### What the task requires:
Render the listing below as a numbered list with blank lines and pictures left out.

### Available data:
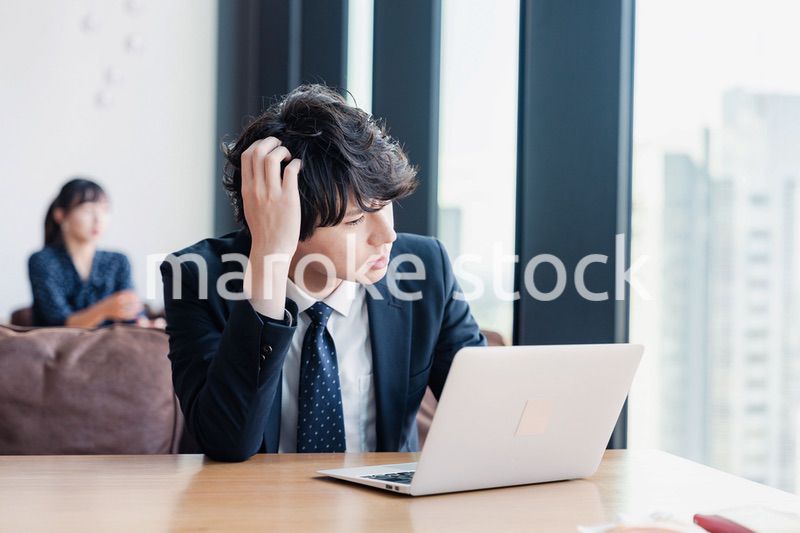 オフィスで頭を抱えるビジネスマン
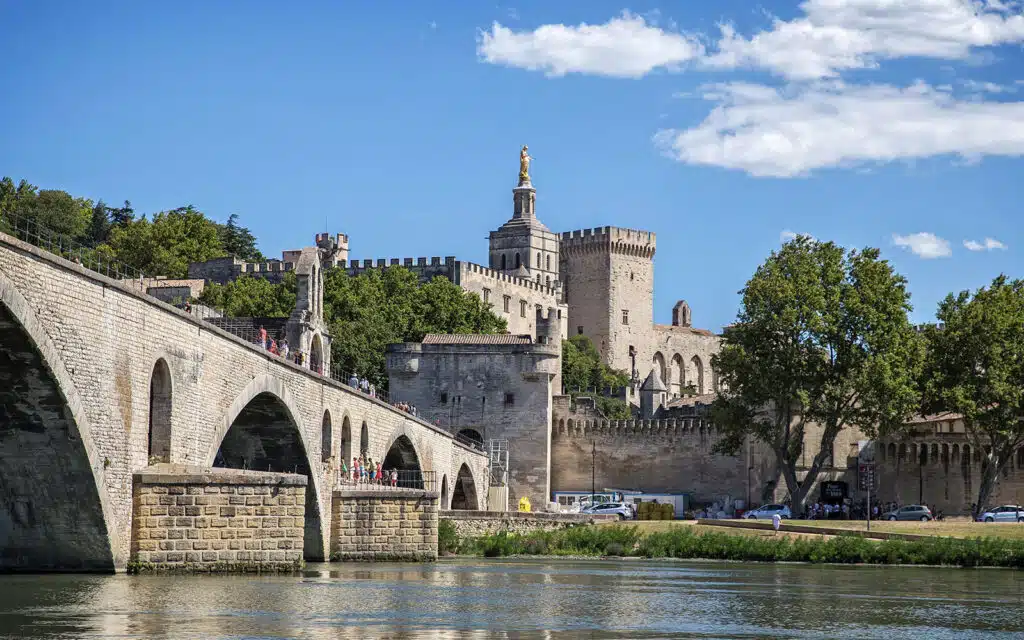 Historic stone bridge with arches leading to an ancient fortified tower under a clear blue sky, perfect for multi-activity outings.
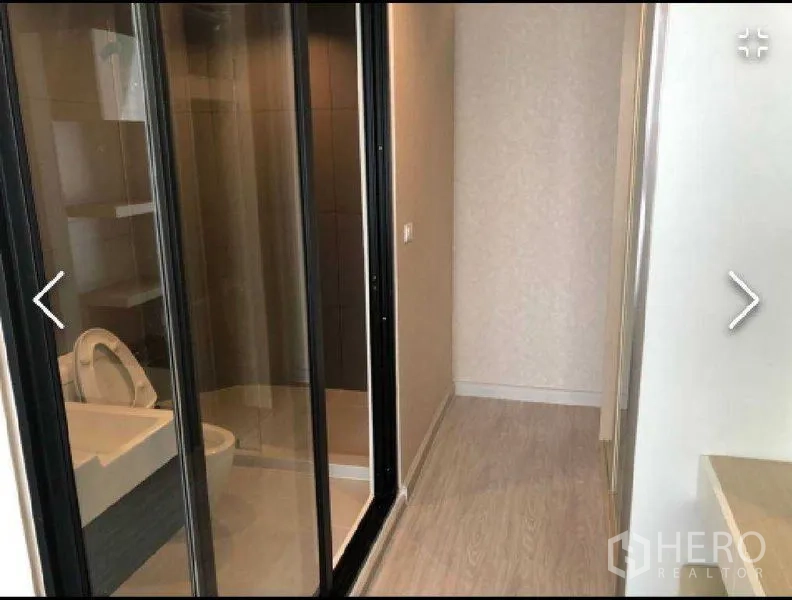 公寓 出租在Watthana, Bangkok - 现代浴室，玻璃推拉门与淋浴间，旁接木地板走廊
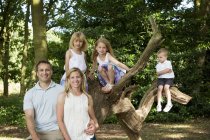 Сім'я з трьома дітьми, які позують разом на дереві в парку . — стокове фото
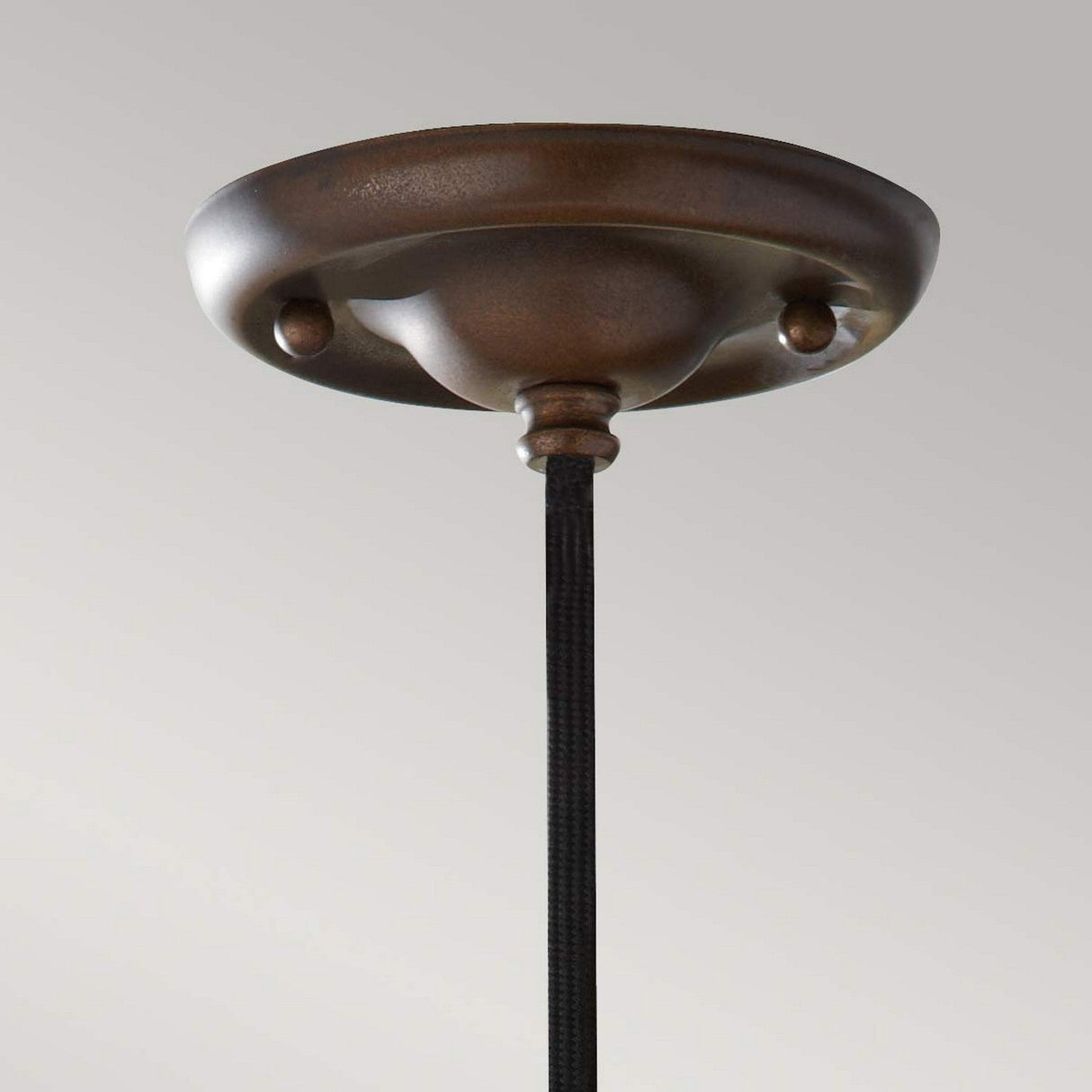 A detailed view of the Urban Renewal 1 Light Pendant in bronze features an industrial pendant light design with a dark cord hanging below. The ceiling canopy showcases a smooth, rounded shape and matte finish against a plain, light gray background. An Edison-style bulb provides just the right touch of nostalgia.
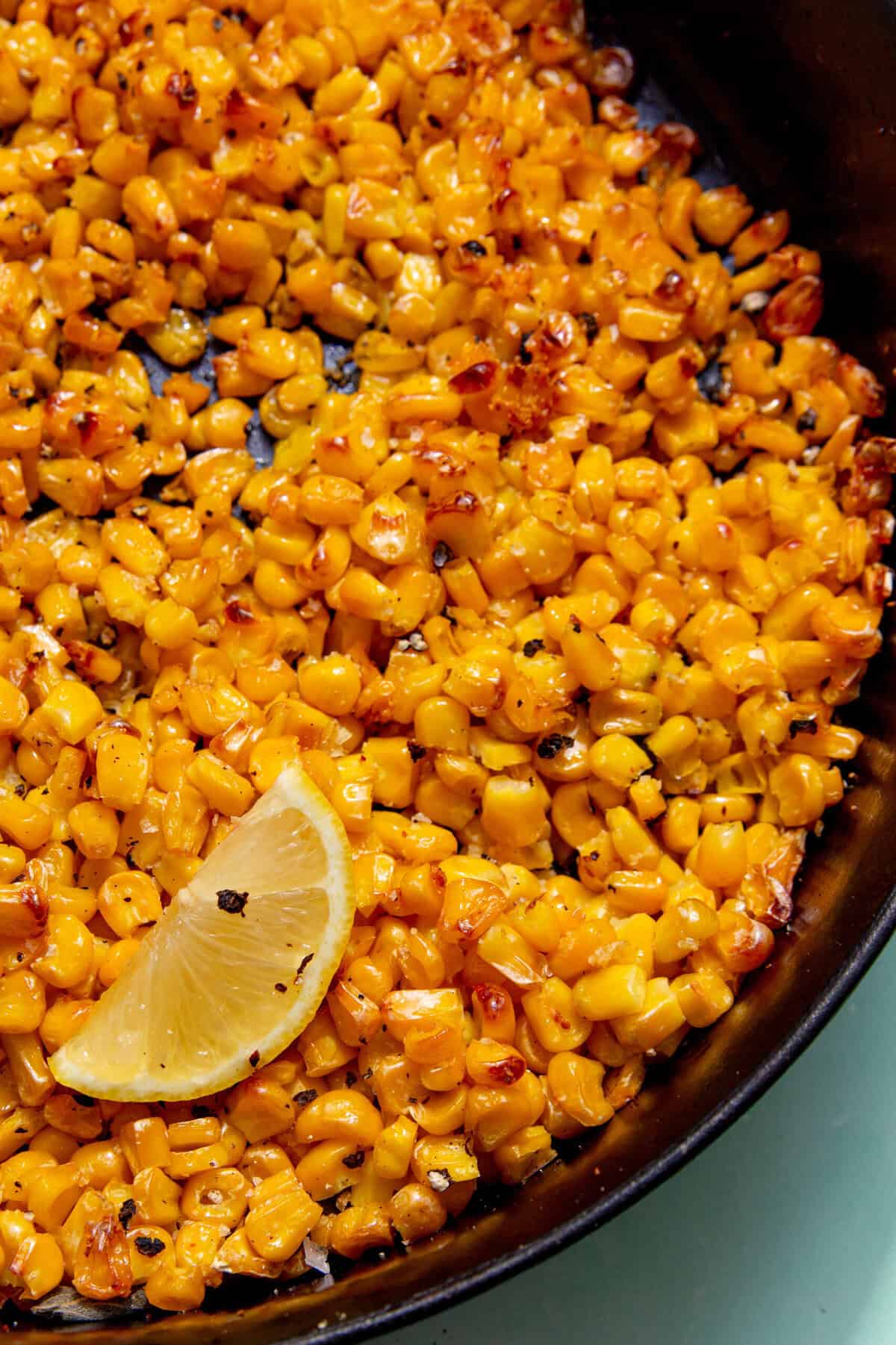 Close up image of roasted corn on a black background and garnished with a yellow lemon wedge.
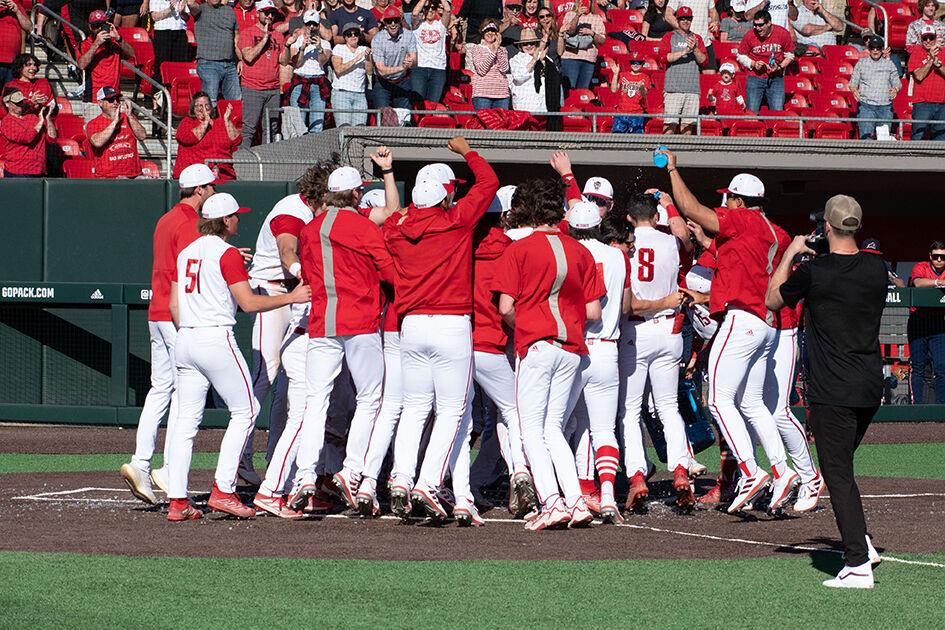 Members of the NC State baseball team celebrate the walk-off win against NJIT at Doak Field at Dail Park on Sunday, March 5, 2023. Sophomore infielder Payton Green hit a home run to secure the win. NC State won 6-5 and swept the series.&#160;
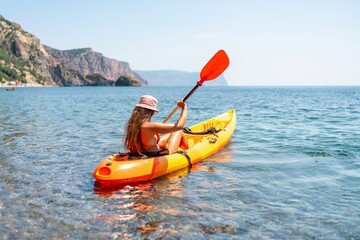 Kayak sea woman. Happy attractive woman with long hair in red swimsuit, swimming on kayak. Summer...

### Reply:
1.  オフィスで頭を抱えるビジネスマン
2.  Historic stone bridge with arches leading to an ancient fortified tower under a clear blue sky, perfect for multi-activity outings.
3.  公寓 出租在Watthana, Bangkok - 现代浴室，玻璃推拉门与淋浴间，旁接木地板走廊
4.  Сім'я з трьома дітьми, які позують разом на дереві в парку . — стокове фото
5.  A detailed view of the Urban Renewal 1 Light Pendant in bronze features an industrial pendant light design with a dark cord hanging below. The ceiling canopy showcases a smooth, rounded shape and matte finish against a plain, light gray background. An Edison-style bulb provides just the right touch of nostalgia.
6.  Close up image of roasted corn on a black background and garnished with a yellow lemon wedge.
7.  Members of the NC State baseball team celebrate the walk-off win against NJIT at Doak Field at Dail Park on Sunday, March 5, 2023. Sophomore infielder Payton Green hit a home run to secure the win. NC State won 6-5 and swept the series.&#160;
8.  Kayak sea woman. Happy attractive woman with long hair in red swimsuit, swimming on kayak. Summer...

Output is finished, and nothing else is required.